| Exercise prompt |
In the records below, some lines contain the word "States". Copy each of them.

| Exercise data |
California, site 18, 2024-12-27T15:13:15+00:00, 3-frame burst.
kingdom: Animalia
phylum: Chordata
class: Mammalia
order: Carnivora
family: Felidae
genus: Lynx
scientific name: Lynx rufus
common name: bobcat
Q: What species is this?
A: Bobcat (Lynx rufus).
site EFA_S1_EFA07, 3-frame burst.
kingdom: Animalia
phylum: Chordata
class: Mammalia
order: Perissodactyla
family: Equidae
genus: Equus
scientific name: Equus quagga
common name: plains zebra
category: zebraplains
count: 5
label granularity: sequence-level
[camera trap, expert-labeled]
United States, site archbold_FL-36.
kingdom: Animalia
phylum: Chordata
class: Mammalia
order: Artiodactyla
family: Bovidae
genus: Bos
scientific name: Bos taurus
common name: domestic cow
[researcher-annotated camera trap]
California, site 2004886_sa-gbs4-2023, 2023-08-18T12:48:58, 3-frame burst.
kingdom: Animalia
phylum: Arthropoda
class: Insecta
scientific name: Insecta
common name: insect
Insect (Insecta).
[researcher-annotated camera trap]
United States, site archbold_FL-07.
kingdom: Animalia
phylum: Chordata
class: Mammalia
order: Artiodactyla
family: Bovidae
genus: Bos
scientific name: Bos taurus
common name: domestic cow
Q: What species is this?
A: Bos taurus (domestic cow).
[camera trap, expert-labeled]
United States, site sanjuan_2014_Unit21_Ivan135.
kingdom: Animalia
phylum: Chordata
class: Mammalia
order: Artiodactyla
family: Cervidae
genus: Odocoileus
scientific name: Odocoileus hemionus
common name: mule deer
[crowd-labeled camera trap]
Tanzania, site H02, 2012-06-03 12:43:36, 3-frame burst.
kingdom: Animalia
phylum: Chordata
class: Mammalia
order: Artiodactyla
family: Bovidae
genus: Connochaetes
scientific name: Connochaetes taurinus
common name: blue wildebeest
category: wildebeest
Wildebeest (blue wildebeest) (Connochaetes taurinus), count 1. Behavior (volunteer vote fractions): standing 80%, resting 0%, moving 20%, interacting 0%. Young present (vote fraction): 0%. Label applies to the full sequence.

| Task answer |
United States, site archbold_FL-36.
United States, site archbold_FL-07.
United States, site sanjuan_2014_Unit21_Ivan135.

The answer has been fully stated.